* _TASK_:
Switch "steering wheel" to "gear lever" in the records, from the line containing "How far does the" through the end, and write out those lines again with nothing else changed.

* _DATA IN THIS EXERCISE_:
[start]
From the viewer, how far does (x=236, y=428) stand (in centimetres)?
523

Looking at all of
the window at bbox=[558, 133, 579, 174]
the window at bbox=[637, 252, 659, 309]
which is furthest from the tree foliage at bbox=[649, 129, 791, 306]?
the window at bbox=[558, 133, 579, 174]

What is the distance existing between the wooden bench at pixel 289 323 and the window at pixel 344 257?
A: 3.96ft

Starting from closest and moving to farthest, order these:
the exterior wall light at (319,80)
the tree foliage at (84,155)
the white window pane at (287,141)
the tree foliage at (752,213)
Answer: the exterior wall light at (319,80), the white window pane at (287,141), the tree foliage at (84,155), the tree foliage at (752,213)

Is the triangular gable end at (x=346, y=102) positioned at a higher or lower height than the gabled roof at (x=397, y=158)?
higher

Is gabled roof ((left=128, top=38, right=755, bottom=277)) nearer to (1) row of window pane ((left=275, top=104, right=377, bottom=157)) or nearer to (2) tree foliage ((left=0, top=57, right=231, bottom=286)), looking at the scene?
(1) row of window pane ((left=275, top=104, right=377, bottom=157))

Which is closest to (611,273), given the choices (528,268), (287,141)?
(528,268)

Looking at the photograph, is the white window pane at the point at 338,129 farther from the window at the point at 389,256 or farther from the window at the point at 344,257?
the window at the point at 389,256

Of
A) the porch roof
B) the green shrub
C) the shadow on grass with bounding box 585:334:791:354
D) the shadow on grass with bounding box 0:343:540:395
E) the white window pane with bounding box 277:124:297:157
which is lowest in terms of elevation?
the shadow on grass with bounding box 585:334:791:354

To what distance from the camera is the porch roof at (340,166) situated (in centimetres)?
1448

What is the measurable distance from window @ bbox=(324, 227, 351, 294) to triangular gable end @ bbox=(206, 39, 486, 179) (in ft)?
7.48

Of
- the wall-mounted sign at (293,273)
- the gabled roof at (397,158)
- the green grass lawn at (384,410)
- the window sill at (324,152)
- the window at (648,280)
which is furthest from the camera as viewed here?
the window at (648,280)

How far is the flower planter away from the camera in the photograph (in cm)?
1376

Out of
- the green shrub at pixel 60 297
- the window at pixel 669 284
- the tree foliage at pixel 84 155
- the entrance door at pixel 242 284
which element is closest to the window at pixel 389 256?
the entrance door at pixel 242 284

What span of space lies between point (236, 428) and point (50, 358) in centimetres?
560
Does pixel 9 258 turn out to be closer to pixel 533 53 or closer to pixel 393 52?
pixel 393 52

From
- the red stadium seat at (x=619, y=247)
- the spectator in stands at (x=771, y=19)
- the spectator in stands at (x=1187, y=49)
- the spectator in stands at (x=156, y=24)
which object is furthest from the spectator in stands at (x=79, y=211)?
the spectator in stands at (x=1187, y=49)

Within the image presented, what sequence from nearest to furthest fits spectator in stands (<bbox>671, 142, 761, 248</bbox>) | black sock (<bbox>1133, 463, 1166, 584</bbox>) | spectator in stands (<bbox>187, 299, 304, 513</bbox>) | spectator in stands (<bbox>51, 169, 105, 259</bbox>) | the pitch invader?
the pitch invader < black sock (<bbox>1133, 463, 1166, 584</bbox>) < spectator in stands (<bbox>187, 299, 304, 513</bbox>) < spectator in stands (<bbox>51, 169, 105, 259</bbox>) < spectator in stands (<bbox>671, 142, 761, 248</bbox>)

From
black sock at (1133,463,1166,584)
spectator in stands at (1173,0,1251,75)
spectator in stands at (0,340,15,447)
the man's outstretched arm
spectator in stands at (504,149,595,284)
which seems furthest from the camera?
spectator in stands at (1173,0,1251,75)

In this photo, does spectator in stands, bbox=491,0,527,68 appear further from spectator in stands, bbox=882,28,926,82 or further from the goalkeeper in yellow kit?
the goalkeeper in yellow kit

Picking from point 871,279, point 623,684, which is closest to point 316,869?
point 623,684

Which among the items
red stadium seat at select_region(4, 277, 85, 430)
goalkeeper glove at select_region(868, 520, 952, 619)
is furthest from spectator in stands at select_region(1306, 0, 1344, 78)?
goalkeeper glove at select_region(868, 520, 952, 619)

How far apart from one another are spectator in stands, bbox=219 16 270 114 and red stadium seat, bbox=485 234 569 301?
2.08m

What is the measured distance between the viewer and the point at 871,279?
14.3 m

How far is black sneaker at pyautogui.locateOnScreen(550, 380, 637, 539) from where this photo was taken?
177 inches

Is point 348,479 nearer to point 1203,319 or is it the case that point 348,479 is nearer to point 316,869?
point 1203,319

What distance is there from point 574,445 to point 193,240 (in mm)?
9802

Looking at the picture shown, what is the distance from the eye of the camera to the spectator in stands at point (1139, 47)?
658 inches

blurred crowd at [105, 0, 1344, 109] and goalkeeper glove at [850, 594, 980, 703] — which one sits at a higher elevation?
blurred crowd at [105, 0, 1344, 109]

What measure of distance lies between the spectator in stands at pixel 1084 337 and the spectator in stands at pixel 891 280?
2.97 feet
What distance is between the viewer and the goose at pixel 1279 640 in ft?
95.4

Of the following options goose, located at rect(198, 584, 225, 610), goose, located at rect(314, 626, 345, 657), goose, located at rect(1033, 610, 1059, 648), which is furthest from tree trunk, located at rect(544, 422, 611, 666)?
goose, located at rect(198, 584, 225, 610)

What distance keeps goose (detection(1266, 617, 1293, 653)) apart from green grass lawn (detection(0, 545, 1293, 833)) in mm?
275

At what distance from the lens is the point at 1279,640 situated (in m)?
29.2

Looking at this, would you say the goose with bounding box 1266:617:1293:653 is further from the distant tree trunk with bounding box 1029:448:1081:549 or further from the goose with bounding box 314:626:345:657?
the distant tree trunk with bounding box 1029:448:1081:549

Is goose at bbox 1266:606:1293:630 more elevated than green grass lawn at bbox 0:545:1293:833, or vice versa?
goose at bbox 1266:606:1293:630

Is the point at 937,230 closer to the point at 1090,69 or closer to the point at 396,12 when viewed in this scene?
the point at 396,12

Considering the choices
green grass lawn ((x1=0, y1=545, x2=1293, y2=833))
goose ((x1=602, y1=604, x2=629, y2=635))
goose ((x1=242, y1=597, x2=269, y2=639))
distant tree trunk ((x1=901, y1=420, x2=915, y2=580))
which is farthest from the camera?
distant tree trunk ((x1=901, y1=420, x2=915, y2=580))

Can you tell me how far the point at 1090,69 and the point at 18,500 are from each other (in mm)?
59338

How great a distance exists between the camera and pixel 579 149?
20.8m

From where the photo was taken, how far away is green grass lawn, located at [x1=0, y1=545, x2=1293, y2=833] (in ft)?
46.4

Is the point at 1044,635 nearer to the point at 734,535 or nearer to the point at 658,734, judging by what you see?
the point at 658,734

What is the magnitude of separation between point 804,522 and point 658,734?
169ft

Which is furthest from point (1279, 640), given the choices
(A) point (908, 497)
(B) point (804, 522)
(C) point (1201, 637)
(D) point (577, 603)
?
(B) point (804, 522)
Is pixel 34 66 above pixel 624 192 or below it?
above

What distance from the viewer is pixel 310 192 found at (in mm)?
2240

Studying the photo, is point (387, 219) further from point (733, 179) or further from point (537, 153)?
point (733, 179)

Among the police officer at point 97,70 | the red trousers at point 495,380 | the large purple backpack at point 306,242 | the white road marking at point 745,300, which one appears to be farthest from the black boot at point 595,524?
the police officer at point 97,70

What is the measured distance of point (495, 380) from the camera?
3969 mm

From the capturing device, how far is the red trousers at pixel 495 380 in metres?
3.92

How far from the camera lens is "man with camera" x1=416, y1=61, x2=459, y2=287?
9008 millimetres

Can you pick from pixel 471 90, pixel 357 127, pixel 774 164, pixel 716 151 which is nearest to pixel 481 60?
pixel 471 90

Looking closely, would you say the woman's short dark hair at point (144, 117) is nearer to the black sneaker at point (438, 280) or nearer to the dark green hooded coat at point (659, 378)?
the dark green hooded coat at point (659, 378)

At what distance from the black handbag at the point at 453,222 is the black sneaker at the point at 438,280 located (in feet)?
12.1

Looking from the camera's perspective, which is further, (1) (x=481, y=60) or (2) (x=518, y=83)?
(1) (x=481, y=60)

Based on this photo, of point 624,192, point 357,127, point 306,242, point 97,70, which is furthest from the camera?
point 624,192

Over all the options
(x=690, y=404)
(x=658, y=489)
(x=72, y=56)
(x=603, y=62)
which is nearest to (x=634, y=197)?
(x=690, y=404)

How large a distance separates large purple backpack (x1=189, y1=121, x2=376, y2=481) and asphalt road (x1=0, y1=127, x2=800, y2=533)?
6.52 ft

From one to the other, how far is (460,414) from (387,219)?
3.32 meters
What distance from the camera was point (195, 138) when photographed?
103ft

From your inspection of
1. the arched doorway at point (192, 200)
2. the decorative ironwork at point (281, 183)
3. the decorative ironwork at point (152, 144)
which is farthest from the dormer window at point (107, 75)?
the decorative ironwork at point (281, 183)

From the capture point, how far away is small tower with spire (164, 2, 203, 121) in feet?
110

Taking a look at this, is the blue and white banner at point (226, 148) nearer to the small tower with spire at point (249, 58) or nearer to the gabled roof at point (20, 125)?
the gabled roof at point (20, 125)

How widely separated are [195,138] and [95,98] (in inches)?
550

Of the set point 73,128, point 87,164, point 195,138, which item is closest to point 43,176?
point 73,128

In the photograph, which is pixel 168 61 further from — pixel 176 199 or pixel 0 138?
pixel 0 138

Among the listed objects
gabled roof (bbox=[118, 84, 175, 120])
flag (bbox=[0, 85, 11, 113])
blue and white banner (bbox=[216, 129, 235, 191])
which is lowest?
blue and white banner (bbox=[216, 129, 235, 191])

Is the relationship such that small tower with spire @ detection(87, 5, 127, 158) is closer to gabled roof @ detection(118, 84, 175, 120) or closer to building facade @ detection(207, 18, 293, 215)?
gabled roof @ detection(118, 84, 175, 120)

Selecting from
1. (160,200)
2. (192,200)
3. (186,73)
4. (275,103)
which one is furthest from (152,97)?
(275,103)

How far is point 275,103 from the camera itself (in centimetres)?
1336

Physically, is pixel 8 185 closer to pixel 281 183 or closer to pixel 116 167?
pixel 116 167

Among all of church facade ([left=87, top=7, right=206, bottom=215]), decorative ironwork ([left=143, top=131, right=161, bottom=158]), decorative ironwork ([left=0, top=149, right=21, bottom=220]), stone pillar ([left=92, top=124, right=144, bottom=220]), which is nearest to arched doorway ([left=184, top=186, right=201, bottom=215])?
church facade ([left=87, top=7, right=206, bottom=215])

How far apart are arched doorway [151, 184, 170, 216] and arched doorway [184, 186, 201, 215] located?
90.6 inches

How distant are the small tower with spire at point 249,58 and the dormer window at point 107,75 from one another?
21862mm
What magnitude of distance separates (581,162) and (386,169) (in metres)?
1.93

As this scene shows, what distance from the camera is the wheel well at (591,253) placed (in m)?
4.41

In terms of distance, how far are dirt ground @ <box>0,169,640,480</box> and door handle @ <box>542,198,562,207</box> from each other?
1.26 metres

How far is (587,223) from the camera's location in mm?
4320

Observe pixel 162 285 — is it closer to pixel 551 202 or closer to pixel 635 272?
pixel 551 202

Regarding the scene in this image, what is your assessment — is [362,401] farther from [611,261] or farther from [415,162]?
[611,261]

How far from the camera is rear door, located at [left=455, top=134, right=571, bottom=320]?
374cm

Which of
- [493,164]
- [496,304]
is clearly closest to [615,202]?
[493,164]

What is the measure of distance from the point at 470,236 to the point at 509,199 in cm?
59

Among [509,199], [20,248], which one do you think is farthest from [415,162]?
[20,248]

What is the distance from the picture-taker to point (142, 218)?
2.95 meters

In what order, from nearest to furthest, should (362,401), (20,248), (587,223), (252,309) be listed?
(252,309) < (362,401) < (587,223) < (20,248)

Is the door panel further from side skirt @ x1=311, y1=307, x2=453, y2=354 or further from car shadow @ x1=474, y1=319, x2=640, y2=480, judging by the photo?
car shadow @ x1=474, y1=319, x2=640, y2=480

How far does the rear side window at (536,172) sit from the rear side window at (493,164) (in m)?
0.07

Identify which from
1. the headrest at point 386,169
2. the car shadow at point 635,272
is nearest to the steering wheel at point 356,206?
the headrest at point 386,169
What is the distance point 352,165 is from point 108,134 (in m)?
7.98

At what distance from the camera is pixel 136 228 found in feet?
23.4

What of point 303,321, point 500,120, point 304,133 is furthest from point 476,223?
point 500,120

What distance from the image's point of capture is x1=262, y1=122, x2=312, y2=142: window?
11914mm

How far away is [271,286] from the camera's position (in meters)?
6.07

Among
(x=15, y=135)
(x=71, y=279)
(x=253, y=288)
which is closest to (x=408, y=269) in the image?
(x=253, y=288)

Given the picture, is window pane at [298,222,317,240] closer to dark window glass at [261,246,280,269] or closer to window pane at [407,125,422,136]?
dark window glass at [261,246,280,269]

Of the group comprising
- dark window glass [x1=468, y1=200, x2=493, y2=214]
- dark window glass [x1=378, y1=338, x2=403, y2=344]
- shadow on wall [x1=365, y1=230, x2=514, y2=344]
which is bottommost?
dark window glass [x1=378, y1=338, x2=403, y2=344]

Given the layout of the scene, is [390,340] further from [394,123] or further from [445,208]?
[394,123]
[end]
* _WRITTEN ANSWER_:
How far does the rear side window at (536,172) sit from the rear side window at (493,164) (in m)?
0.07

Identify which from
1. the headrest at point 386,169
2. the car shadow at point 635,272
is nearest to the gear lever at point 356,206?
the headrest at point 386,169
What is the distance point 352,165 is from point 108,134 (in m)?
7.98

At what distance from the camera is pixel 136 228 found in feet?
23.4

What of point 303,321, point 500,120, point 304,133 is furthest from point 476,223?
point 500,120

What distance from the image's point of capture is x1=262, y1=122, x2=312, y2=142: window?
11914mm

How far away is [271,286] from the camera's position (in meters)?
6.07

Among
(x=15, y=135)
(x=71, y=279)
(x=253, y=288)
which is closest to (x=408, y=269) in the image?
(x=253, y=288)

Given the picture, is window pane at [298,222,317,240] closer to dark window glass at [261,246,280,269] or closer to window pane at [407,125,422,136]?
dark window glass at [261,246,280,269]

Of the group comprising
- dark window glass [x1=468, y1=200, x2=493, y2=214]
- dark window glass [x1=378, y1=338, x2=403, y2=344]
- shadow on wall [x1=365, y1=230, x2=514, y2=344]
which is bottommost?
dark window glass [x1=378, y1=338, x2=403, y2=344]

Given the layout of the scene, is [390,340] further from [394,123] or further from [445,208]?
[394,123]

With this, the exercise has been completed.